Job: Rewrite the lines of the listing below as a JSON list of strings, one string per line, leaving out blank lines.

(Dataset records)
------------------------------------
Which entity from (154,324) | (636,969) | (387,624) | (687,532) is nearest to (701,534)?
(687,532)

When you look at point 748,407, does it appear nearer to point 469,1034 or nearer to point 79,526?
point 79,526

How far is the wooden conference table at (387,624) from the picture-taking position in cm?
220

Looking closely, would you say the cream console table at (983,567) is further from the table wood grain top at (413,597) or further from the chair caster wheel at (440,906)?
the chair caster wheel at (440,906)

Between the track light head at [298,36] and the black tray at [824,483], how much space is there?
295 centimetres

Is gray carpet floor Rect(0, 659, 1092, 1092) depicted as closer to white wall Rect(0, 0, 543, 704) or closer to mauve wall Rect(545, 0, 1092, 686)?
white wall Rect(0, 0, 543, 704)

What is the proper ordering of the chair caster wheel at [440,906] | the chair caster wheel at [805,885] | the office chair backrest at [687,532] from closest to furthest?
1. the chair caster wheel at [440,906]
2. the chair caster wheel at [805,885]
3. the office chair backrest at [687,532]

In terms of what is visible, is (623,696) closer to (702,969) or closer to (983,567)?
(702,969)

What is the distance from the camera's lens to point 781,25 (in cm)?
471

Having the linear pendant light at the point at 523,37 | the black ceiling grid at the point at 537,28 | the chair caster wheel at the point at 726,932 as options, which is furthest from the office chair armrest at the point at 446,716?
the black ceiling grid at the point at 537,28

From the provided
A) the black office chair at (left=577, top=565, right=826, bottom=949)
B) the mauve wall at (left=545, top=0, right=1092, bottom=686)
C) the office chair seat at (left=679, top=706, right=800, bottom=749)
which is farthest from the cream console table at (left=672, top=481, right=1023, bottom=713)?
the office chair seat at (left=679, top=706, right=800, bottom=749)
------------------------------------
Response:
[
  "Which entity from (154,324) | (636,969) | (387,624) | (687,532) is nearest to (701,534)?",
  "(687,532)",
  "When you look at point 748,407, does it appear nearer to point 469,1034 or nearer to point 79,526?",
  "point 79,526",
  "How far is the wooden conference table at (387,624) from the picture-taking position in cm?",
  "220",
  "Looking closely, would you say the cream console table at (983,567) is further from the table wood grain top at (413,597) or further from the chair caster wheel at (440,906)?",
  "the chair caster wheel at (440,906)",
  "Between the track light head at [298,36] and the black tray at [824,483], how much space is there?",
  "295 centimetres",
  "Is gray carpet floor Rect(0, 659, 1092, 1092) depicted as closer to white wall Rect(0, 0, 543, 704) or closer to mauve wall Rect(545, 0, 1092, 686)?",
  "white wall Rect(0, 0, 543, 704)",
  "What is the proper ordering of the chair caster wheel at [440,906] | the chair caster wheel at [805,885] | the office chair backrest at [687,532] from closest to furthest?",
  "1. the chair caster wheel at [440,906]",
  "2. the chair caster wheel at [805,885]",
  "3. the office chair backrest at [687,532]",
  "In terms of what is visible, is (623,696) closer to (702,969) or closer to (983,567)?",
  "(702,969)",
  "What is the distance from the camera's lens to point 781,25 (in cm)?",
  "471",
  "Having the linear pendant light at the point at 523,37 | the black ceiling grid at the point at 537,28 | the chair caster wheel at the point at 726,932 as options, which is furthest from the office chair armrest at the point at 446,716?",
  "the black ceiling grid at the point at 537,28",
  "From the provided",
  "A) the black office chair at (left=577, top=565, right=826, bottom=949)",
  "B) the mauve wall at (left=545, top=0, right=1092, bottom=686)",
  "C) the office chair seat at (left=679, top=706, right=800, bottom=749)",
  "which is farthest from the cream console table at (left=672, top=481, right=1023, bottom=713)?",
  "the office chair seat at (left=679, top=706, right=800, bottom=749)"
]